(Document segment Opens)

Spark Sundays are special for children and their parents.
“To be in an environment with kids like him where I don’t have to hover over him and say oh he’s this, oh he’s that, sorry for that, it’s been wonderful to give him a little breathing room while playing,” said Cristina Easton.
They gather at We Rock the Spectrum gym. It’s a safe place for kids of all ages and abilities.
Kids like 3-year-old Ellis who’s on the autism spectrum.
It’s also an opportunity for their parents to network with other families.
“Ellis is notoriously famous for singing wheels on the bus, they go round and round, and it was comforting to hear another gentleman say his son did that for 2 years because it seems like he’s been singing it for a year straight,” said Marc Easton, Ellis’ father
Marc and Cristina Easton’s son was diagnosed at 20 months. It happened during the pandemic. Ellis wasn’t talking. As a former special education teacher, Cristina knew something wasn’t right.
“For me when I got the autism diagnosis, I was like this is great. I now understand,’ said Cristina.
The Easton’s also understand their journey as African American parents living with a child who has autism may be different. They’re part of a national study being conducted called SPARK for autism.
Kennedy Krieger is serving as a platform connecting local families to the study. The goal is to make the study as diverse as possible by reaching families of color.
“We got a grant to really engage African American communities to raise awareness about the study. To raise awareness about the benefits of being involved in the study which is finding out an answer for maybe why your child has autism,” said Eva Queen, an EDI Coordinator for Kennedy Krieger.
The Easton’s shared Ellis’ medical background and their DNA for the research.

(Document segment Closes)

■ Work instructions
**1.** Decide whether each statement agrees with the article on Spark Sundays. Answer yes or no, and quote the deciding words from the text.
(a) Ellis was diagnosed with autism at 20 months.
(b) Cristina Easton currently works as a special education teacher.
(c) Kennedy Krieger received a grant to engage African American communities.
**2.** Reproduce the article on Spark Sundays word for word, from "Spark Sundays are" up to and including "with other families.".

(Provided data Opens)

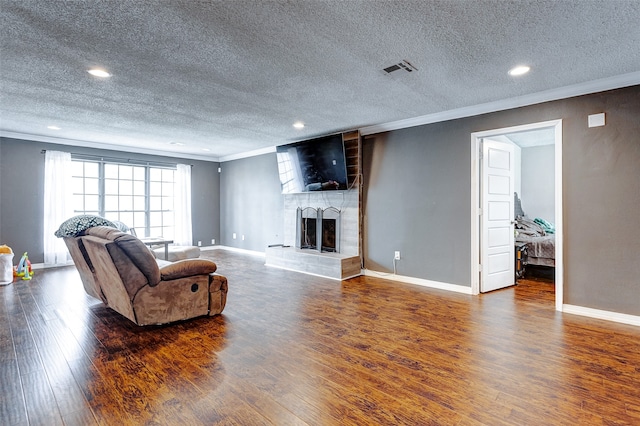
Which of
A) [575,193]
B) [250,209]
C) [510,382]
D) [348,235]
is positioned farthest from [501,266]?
[250,209]

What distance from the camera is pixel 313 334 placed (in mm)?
2969

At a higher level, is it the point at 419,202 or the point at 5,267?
the point at 419,202

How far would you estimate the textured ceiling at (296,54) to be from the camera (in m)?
2.12

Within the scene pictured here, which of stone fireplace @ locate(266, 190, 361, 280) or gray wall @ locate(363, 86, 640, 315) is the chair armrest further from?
gray wall @ locate(363, 86, 640, 315)

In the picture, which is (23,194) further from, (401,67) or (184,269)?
(401,67)

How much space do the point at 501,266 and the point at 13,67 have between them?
5896 mm

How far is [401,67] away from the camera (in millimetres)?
2988

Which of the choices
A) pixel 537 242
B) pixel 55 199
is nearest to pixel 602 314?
pixel 537 242

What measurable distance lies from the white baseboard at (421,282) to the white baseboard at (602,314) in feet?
3.55

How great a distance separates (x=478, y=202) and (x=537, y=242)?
75.1 inches

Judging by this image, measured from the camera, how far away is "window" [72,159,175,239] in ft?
22.0

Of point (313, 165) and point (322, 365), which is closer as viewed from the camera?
point (322, 365)

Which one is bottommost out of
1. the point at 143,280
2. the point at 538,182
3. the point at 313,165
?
the point at 143,280

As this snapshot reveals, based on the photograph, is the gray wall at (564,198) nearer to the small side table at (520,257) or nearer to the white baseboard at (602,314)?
the white baseboard at (602,314)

(Provided data Closes)

■ Numbered responses
**1.**
(a) Yes: "Marc and Cristina Easton’s son was diagnosed at 20 months."
(b) No: "As a former special education teacher, Cristina knew something wasn’t right."
(c) Yes: "We got a grant to really engage African American communities to raise awareness about the study."

**2.**
Spark Sundays are special for children and their parents.
“To be in an environment with kids like him where I don’t have to hover over him and say oh he’s this, oh he’s that, sorry for that, it’s been wonderful to give him a little breathing room while playing,” said Cristina Easton.
They gather at We Rock the Spectrum gym. It’s a safe place for kids of all ages and abilities.
Kids like 3-year-old Ellis who’s on the autism spectrum.
It’s also an opportunity for their parents to network with other families.